🤖 AI Summary
Existing video tokenization methods rely on fixed-grid patching, leading to overcoding in low-information regions and poor adaptability in distinguishing static versus dynamic content—resulting in high spatiotemporal redundancy and limited generalization. To address this, we propose the Gaussian Video Transformer (GVT): (1) replacing discrete patches with generative 2D Gaussian lattices for information-adaptive spatial rendering; (2) introducing Spatiotemporal Gaussian Embedding (STGE) to extract latent rigid features; and (3) employing Gaussian Set Partitioning (GSP) to explicitly separate static and dynamic components. By unifying rasterization-based rendering with compact set-based modeling, GVT achieves state-of-the-art reconstruction quality on UCF101, Kinetics, and DAVIS. It outperforms MAGVIT-v2 in action recognition while matching its compression efficiency. Overall, GVT significantly enhances the compactness, adaptability, and generalization capability of spatiotemporal representation.
📝 Abstract
Video tokenization procedure is critical for a wide range of video processing tasks. Most existing approaches directly transform video into fixed-grid and patch-wise tokens, which exhibit limited versatility.
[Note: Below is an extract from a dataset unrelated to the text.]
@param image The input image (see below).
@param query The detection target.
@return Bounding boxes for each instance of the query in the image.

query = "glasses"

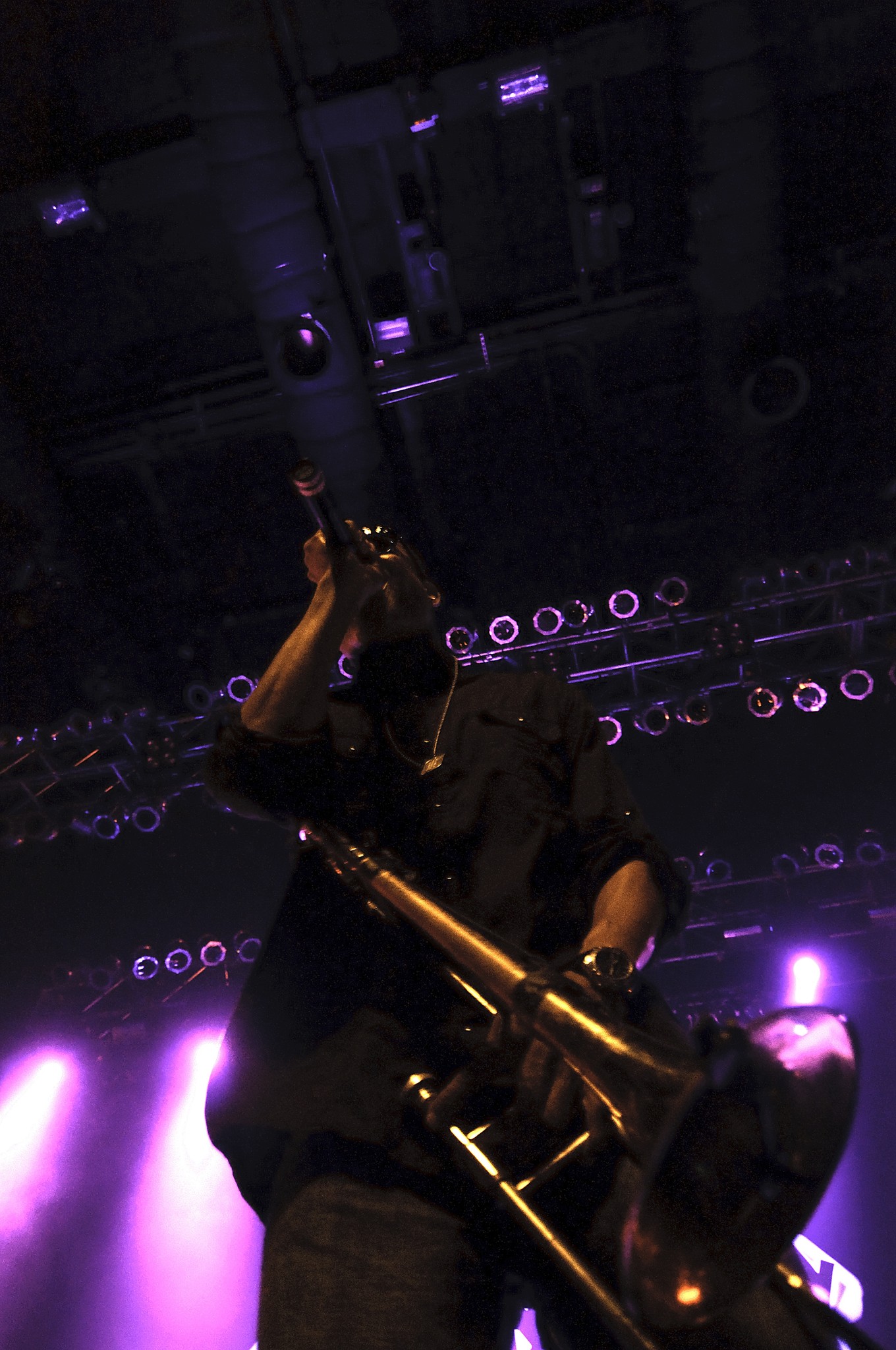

Spatially, uniformly allocating a fixed number of tokens often leads to over-encoding in low-information regions. Temporally, reducing redundancy remains challenging without explicitly distinguishing between static and dynamic content. In this work, we propose the Gaussian Video Transformer (GVT), a versatile video tokenizer built upon a generative 2D Gaussian Splatting (2DGS) strategy. We first extract latent rigid features from a video clip and represent them with a set of 2D Gaussians generated by our proposed Spatio-Temporal Gaussian Embedding (STGE) mechanism in a feed-forward manner. Such generative 2D Gaussians not only enhance spatial adaptability by assigning higher (resp., lower) rendering weights to regions with higher (resp., lower) information content during rasterization, but also improve generalization by avoiding per-video optimization.To enhance the temporal versatility, we introduce a Gaussian Set Partitioning (GSP) strategy that separates the 2D Gaussians into static and dynamic sets, which explicitly model static content shared across different time-steps and dynamic content specific to each time-step, enabling a compact representation.We primarily evaluate GVT on the video reconstruction, while also assessing its performance on action recognition and compression using the UCF101, Kinetics, and DAVIS datasets. Extensive experiments demonstrate that GVT achieves a state-of-the-art video reconstruction quality, outperforms the baseline MAGVIT-v2 in action recognition, and delivers comparable compression performance.